Dozens of companies in the U.S. now offer manufacturers the kinds of specialized welding cobots that LeFevre uses, says Josh Pawley, co-founder of Loveland, Colo.-based Vectis Automation. Founded in 2019, Vectis was one of the earliest U.S. companies to assemble welding cobots. (LeFevre’s shop uses robotic welders from a competitor, THG Automation, based in Indianapolis.)

These metalworking cobots are part of a broader trend in robotics: Specialized robots that use sensors to safely navigate human environments. They can cope with more variability than previous industrial robots, which had no sensing abilities. This has been essential to the rise of Amazon and its superfast fulfillment, and now it’s coming to manufacturing.

Manufacturing cobots are a far cry from the humanoid robots which have garnered so much attention of late. Elon Musk has staked a compensation package that could be worth a trillion dollars on his promise that Tesla will produce a million Optimus robots within a decade.

Humanoid robots lack strength, dexterity and specialized appendages—like welders or grinding wheels—but startups building them are betting they compensate through versatility. Perhaps they might unpack boxes in the morning, then pack other boxes in the afternoon. Someday they could, in theory, pick up a welder or a grinding tool, but making them dexterous enough is a huge challenge. Musk recently said that for Optimus, “the hands, inclusive of the forearm, are a majority of the engineering difficulty of the entire robot."

David vs. Goliath

China is indisputably the leader in high-volume manufacturing, and companies that want the biggest volumes of manufactured parts for the lowest possible price continue to send work there. And though many U.S. manufacturers can’t match their Chinese peers in volume, they are competing by using automation to tackle smaller batches of goods under tight deadlines.

Clients that wouldn’t have thought of manufacturing in the U.S. are now asking how to reshore the making of critical parts, says Jack Callender, president of Caltech Manufacturing in Bucks County, Pa.

Each metal part his shop makes—for medical devices, vehicles, scientific and industrial systems and more—can cost more than the quoted price for a piece from China.
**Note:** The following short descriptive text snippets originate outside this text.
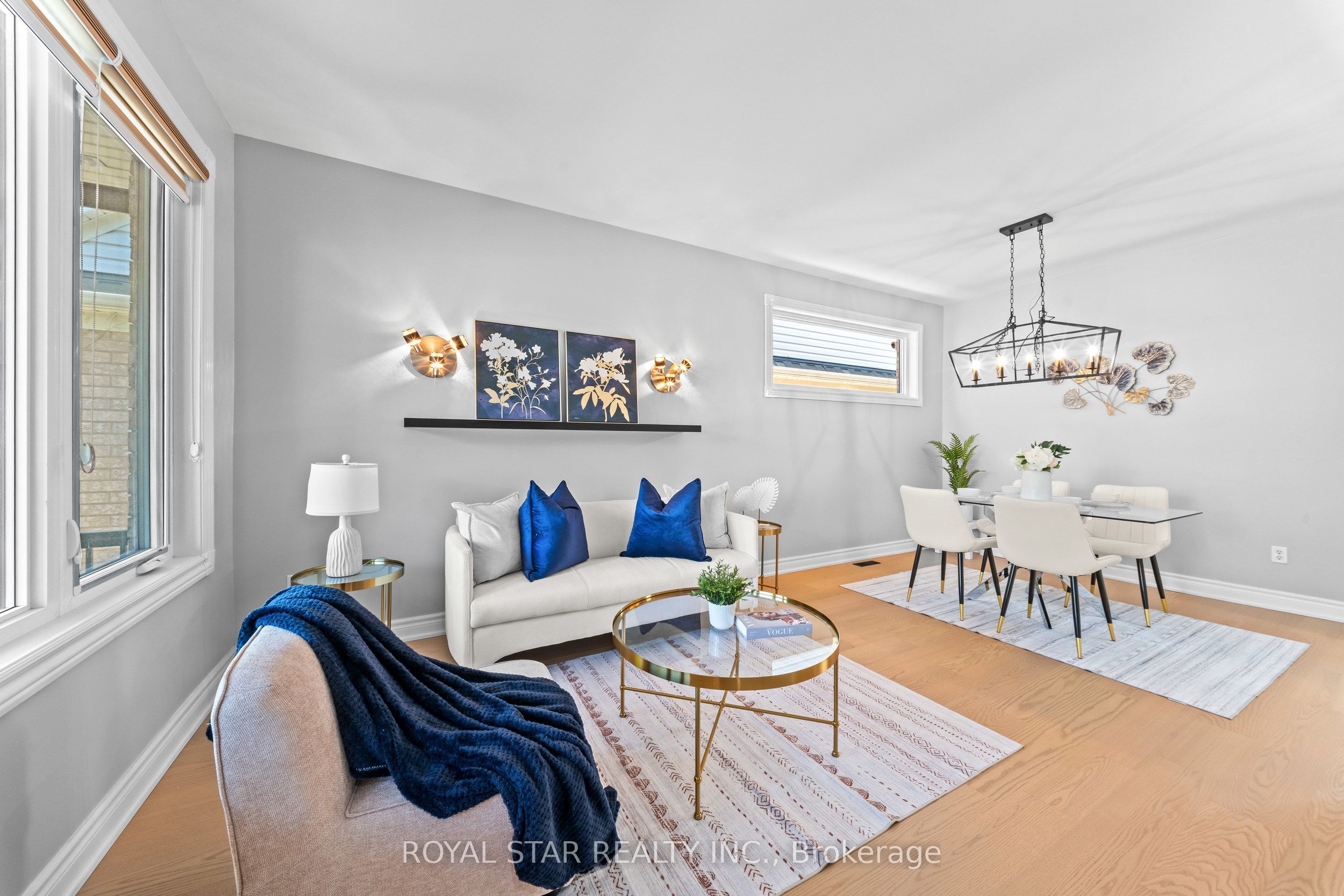 1522 Swann Crescent Property Photo 10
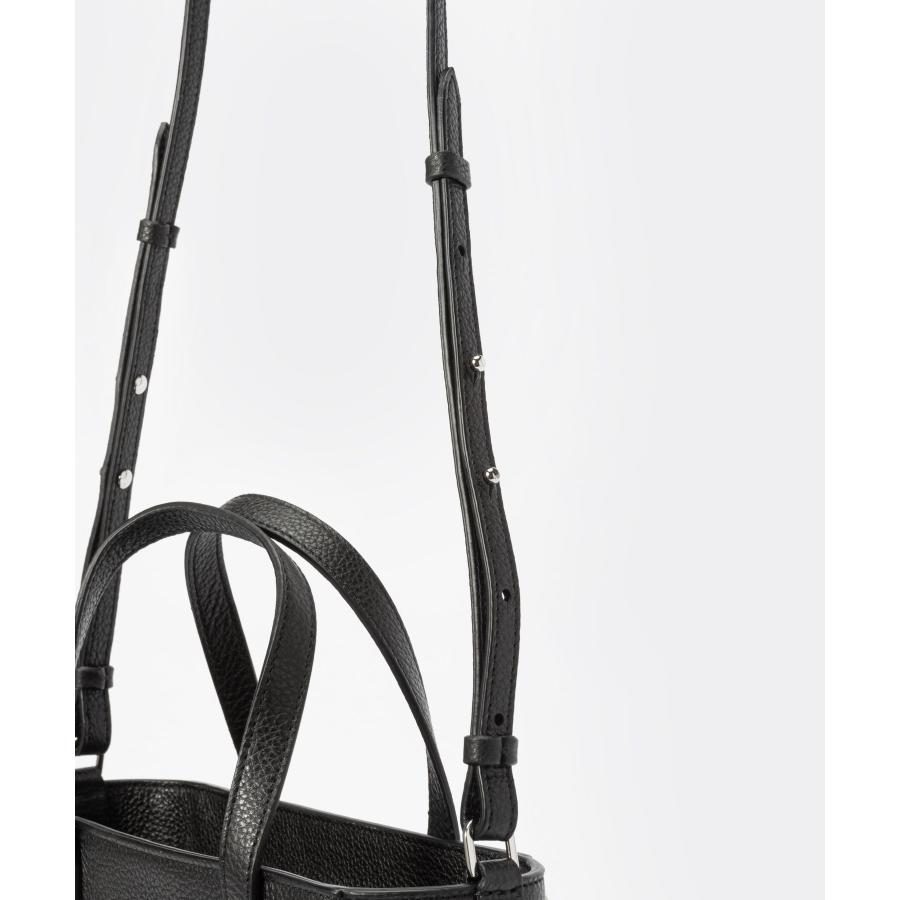 JIMMY CHOO ジミーチュウ PEGASI N/S UUF ショルダーバッグ JIMMY CHOO ジミーチュウ PEGASI N/S UUF ショルダーバッグ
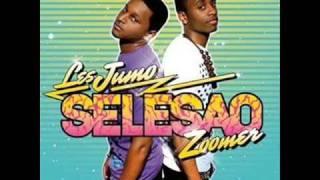 Les Jumo Selesao - Zoomer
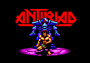 giugno11:the_sacred_armour_of_antiriad_cpc_-_title.png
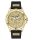 GUESS GW0537G2 Férfi Karóra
But customers who contract with him are choosing to avoid some of the challenges of overseas manufacturing, he adds.

Callender’s shop employs more than 80 people and, in the span of just a few years, has added a half-dozen welding robots alongside a menagerie of other automation systems. Its laser cutters can load their own sheets of metal, like giant printers with automated feeder trays. Like LeFevre’s shop, Caltech Manufacturing has seen an increase in per-worker productivity of between two and four times, while expanding its workforce, he adds.

In just the past few years, the robots Callender is using have become smarter. They now incorporate touch sensors so they can verify that they are welding in the right place. Callender is also considering systems with computer vision for more versatility.

U.S. investors are making bets on yet-to-be-proven technologies that could yield even more capable robotics.

Bay Area-based Dyna Robotics is making a “foundation model" for manufacturing robots. This means they learn to perform tasks, instead of being programmed to do them. Today, the startup’s robot can fold dinner towels, but soon, the firm will partner with real-world factories to expand that skill set, says Lindon Gao, the company’s CEO. His company announced last month it had raised $120 million from investors including Nvidia and Amazon.

It’s a long-term play. Making these learning robots reliable enough for an industrial environment is next to impossible at present, says Christopher Müller, director of the statistical department at the International Federation of Robotics.

That’s not stopping Gao, who hopes to deploy them within a few years. Once robots can be set to work with a quick demo and some verbal commands, the country that can muster the most robots—rather than the most workers—wins.